Douglas Cruickshank
For some time now I've been at that tedious stage of life where I wake up at, say, 3:19 a.m. and toss and turn and stare into the darkness, then settle into 30 or 40 minutes of concentrated fretting about some bit of minutia --- a minor disagreement, a financial hiccup, a newly discovered bump --- that, as I lie there, grows into a humongous angstbeast. Sooner or later (usually later) I go back to sleep and invariably, by morning, the previous night's Godzilla of worry has shrunk to the proportions of a strident titmouse.

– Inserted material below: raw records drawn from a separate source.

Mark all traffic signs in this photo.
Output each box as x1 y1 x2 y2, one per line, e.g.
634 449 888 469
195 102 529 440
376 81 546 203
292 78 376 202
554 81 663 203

Of course I like a good middle-of-the-night mental torment session as much as the next person, but I was nevertheless relieved when my evening disruptions changed in a way that was both strange and pleasant. I began to experience a phenomenon that I can't explain; it falls somewhere between wishful thinking and spirituality, the natural and the supernatural. Whatever it is, I'm in no hurry for it to cease.

Here's what's happened: I live in a small town, in an old neighborhood on a quiet street. During the past few months, a couple of times a week, I emerge from my nighttime slumber, but before the anxiety engine builds up a head of steam, I hear, clearly and distinctly, breathing --- right there in the room with me. And as I come fully awake and listen I recognize it as the slow, measured inhale and exhale of my giant dog, a 200-pound shaggy, black, extremely amiable Newfoundland, who doesn't sleep so much as go into a coma. Sometimes he'll shift and paw the carpet, snag his nail and shake it loose, but he never really comes to consciousness. In and out he breathes with soothing metronome regularity. His utter calm is contagious, and in no more than a few minutes, I drift back to sleep. On several occasions, I've heard him out in the living room or in the kitchen --- he tends to migrate between the same three or four spots through the night, never entirely waking up as he moves --- walking slowly and heavily to a new resting place, maybe turning a few times, then letting himself fall to the floor with a soft thud. I've always found it comforting to hear this great, laid-back creature that resembles a miniature buffalo moving about at night. And I still do.

The odd part is he died nearly five months ago.

I've never believed in ghosts, but thanks to this new series of very welcome nocturnal visitations, I'm now all in favor of them. When I told one woman this story, she said, "Ah, he's still in the house then." That seemed as likely an explanation as anything I've come up with. And when I asked a friend about her view of ghosts, she thought for a minute, then said, "I guess they're sort of our vapor trails." Indeed.

Over the summer and early fall, as the weeks turned to months and my ghost dog repeatedly made his presence known, I conducted a casual, unscientific poll. The poll's sole question was, "Do you believe in ghosts?" And the answers were surprising. These were levelheaded people from across the vocational and social spectrum, and their responses were about 85 percent "yes" to 15 percent "no." Not only that, a goodly number of the believers told me of their own experiences with ghosts.

The very notion of such a thing is a tenacious one. From culture to culture, across the centuries, the idea of a spirit that lingers after death, an apparition, a specter that continues to interact in some way with its earthbound friends, relatives and enemies has been pervasive. From ancient tales and on through the narratives of Dickens and Sebold, the thought that we can, and even should, stay in contact with the departed is a compelling one.

But do they exist or do we create them? Is there a spirit world, an in- between place? Are ghosts the rail we grab hold of to steady ourselves in tumultuous times? And if there are such entities, do we find them or do they find us?

I don't know. I don't have any idea. I do know that what I once dismissed, I've now had first-hand experience with. I know, too, that we're all so terribly concerned with what's real and what's not, with whether something happened or didn't happen, that we've lost all sight of the difference between what's probable and what matters. I suppose that's a ghost's reason for being --- to remind us. Maybe believing in them isn't even the point. Perhaps the more relevant question is whether they believe in us.

Be that as it may, this paranormal turn of events has set me to wondering. Is this the birth of a trend? Given how gaga people are about their mutts these days, can a population explosion of ghost dogs be far off? And if author Susan Orlean's dog can write a cookbook, perhaps my phantom friend is ready to be the first canine to dictate a memoir from the other side (Hollywood, are you listening?). Alas, I suppose not. He never displayed a proclivity for drafting prose before he passed over to the twilight world. And now, by all indications, his oversize spirit is still mainly interested in pursuing his greatest passion: sleep.